Kendi tabanının dahi güvenini kazanamayan bir il yönetiminin, iktidar olmayı hedefleyen ana muhalefet partisi gibi bir partiyi yönetmesi beklenemez.
Aslında büyük bir yenilgi yaşanan yerel seçimler sonrası bu yönetim istifa etmeli veya görevden alınarak seçimle yeni bir yönetim belirlenmeliydi.
İl ve İlçe yönetimlerin yerel veya genel seçimler de sıkça yaşanan bu yetersizliklerin en büyük nedeni, il ve ilçe başkanlıklarına gelenlerin tek hedeflerinin milletvekili veya belediye başkanı olma öncelikleridir.
İl ve İlçe başkanlarının yapılan seçimler öncesi istifa ederek bir yere aday olması sonucu CHP il yönetimleri büyük bir boşluğa düşmekte ve seçimlerde gerekli irade gösterilememektedir.
Yıllardır bu konunun geçtiği her parti toplantısında altını çizdiğim ve parti tüzüğünün yenilenmesi öncesi de tüzüğe konması için Genel Merkeze de sunduğum önerimden bir kez daha söz etmek istiyorum.
- İl ve ilçe yönetimlerinin istifa veya görevden alınması sonucu, atama yapmaktan vazgeçilmeli ve mutlaka yeni yönetimler yapılacak seçimlerle belirlenmelidir. Bu seçimlerde bundan önce olduğu gibi hiçbir milletvekili veya genel merkez taraf olmamalı ve partiyi temsil gücü olanların seçilmesine ortam sağlanmalıdır.
- İl ve İlçe Başkanlığına talip olacakların, yapılacak ilk genel veya yerel seçimlerde aday olamayacakları yönünde bir madde parti tüzüğüne mutlaka konmalıdır.
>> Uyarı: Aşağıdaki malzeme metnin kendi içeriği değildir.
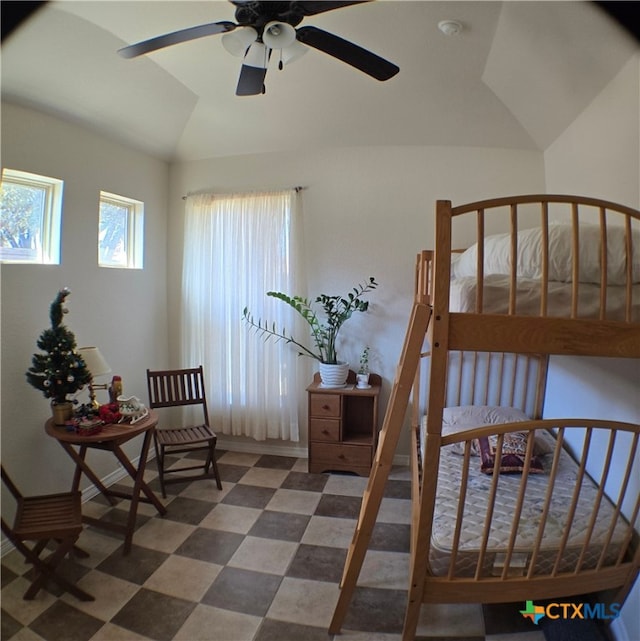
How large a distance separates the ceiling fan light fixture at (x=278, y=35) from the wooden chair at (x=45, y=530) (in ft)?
7.15

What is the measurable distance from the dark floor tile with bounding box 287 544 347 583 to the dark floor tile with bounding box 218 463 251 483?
0.97m

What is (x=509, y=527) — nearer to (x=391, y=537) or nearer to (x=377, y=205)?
(x=391, y=537)

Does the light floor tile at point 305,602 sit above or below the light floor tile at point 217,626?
above

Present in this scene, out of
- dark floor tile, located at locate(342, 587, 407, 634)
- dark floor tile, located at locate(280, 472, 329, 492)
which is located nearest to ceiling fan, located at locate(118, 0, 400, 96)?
dark floor tile, located at locate(342, 587, 407, 634)

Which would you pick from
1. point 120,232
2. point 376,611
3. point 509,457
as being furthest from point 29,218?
point 509,457

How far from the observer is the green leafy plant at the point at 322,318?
10.1ft

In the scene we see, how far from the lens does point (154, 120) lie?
2883 millimetres

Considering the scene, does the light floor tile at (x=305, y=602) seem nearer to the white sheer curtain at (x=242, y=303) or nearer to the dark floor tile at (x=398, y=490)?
the dark floor tile at (x=398, y=490)

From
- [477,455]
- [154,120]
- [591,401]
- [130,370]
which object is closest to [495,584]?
[477,455]

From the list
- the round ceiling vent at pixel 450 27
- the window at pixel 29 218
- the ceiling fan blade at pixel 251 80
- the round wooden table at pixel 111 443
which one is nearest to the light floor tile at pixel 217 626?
the round wooden table at pixel 111 443

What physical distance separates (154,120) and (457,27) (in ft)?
7.12

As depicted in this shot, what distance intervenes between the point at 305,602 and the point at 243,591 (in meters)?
0.32

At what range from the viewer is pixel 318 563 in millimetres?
2098

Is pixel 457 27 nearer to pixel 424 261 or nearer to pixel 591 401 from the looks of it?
pixel 424 261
Aksi halde, birilerinin icazeti ile göreve getirilecek il ve ilçe yönetimlerinin bırakın seçmenlerin, kendi üyelerinin dahi güvenini sağlaması mümkün değildir.
CHP’ nin başarılı olması isteniyorsa, artık bu gerçek görülmeli ve partiye dinamizm de kandıracak olan bu seçim yöntemi kuralı konulmalıdır.
Sonuç olarak söylemek gerekirse, CHP Samsun İl Yönetimi sınıfta kalmış ve güvenirliğini yitirmiştir. İlçelere eşit mesafede olarak onları çalıştıramayan il yönetiminin başarı şansı olamaz.
Türkiye için hayati önem taşıyan 1 Kasım Seçimlerinde Samsun adına yeni bir başarısızlığa imza atılırsa, bunun sorumluluğundan hiç kimse kurtulamaz.
Demokrasi ve özgürlüklerin savunucusu sosyal demokrat bir partide yaşanan bu olumsuzluklar CHP’ne yakışmamaktadır.
Umarım 1 Kasım da yapılacak Genel Seçimlerde, Samsun olarak büyük bir başarı kazanılır da, ben yanılırım. İyi haftalar.